今回の記事は私にとって挑戦的なものとなります。自分で新たなパスの指標を作成し、試合を見ながら手で集計しその実用性を検証してきました。その過程の紹介とその指標を使用した試合分析を行っていくというのが本記事の内容です。新指標がどのようなものかは後ほど説明しますが、なぜ挑戦的なものなのかを説明させていただきたいと思います。

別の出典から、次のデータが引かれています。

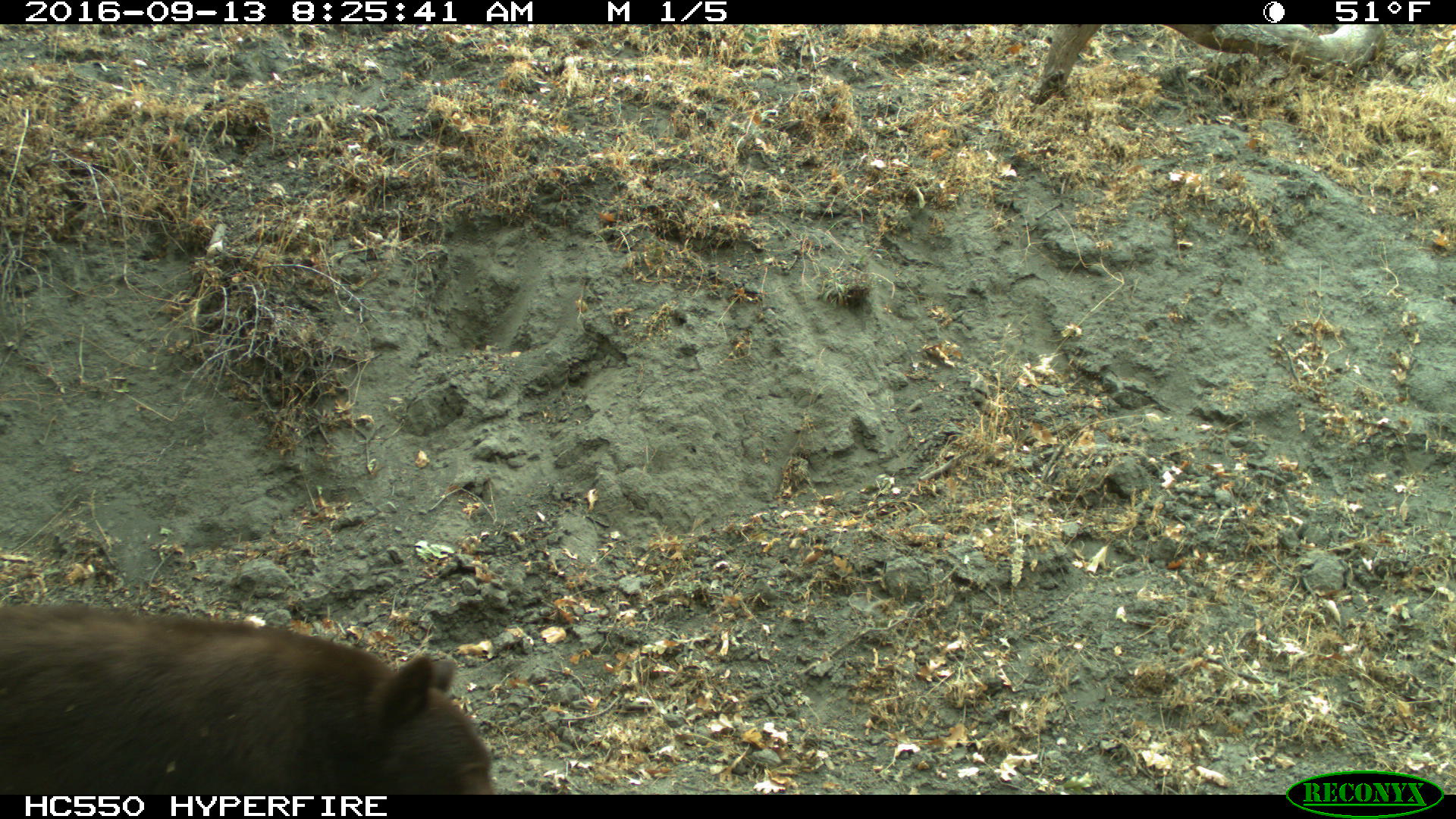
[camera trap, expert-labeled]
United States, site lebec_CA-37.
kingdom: Animalia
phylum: Chordata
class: Mammalia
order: Carnivora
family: Ursidae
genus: Ursus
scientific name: Ursus americanus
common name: american black bear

今回の新指標はプレミアリーグの試合を見ながらパスを集計し、パスの種類ごとにポイント化していくというものです。しかし統計学を勉強したことがない私ですので、統計学を専攻したことがある方がこのポイント化をご覧になるとかなり雑で不十分だと思われるかもしれません。しかし私が自らの目で集計しなければいけないため、ビックデータの取得による統計的なポイント化ができません。このような点から統計学専攻でない私が本記事を書くことは挑戦的なことだと思っています。統計学的に見れば不十分な記事かもしれませんが、サッカー面から見れば面白い記事になると思いますので是非最後までご覧ください。

続編はこちら。

1.新指標を作成しようとした経緯

新指標について詳しく紹介する前に、これを作成するようになった経緯について書きたいと思います。
現在ではサッカーファンが誰でも簡単にデータに触れることができるようになりました。シュート数やパス数などの単純な指標はもちろん、ゴール期待値などの複雑な指標もデータサイトから閲覧できるようになりました。様々なデータが存在するなかで、どのデータが最も勝利に関係があるのか。これは誰もが知りたい疑問ではないでしょうか。現代サッカーではもちろんボール支配率が高いチームが勝利するわけではありませんし、シュート数が多くても決めきるFWがいなければ勝てません。一般のサポーターが入手できるデータではゴール期待値が最も勝利に関係するというのが私の意見です。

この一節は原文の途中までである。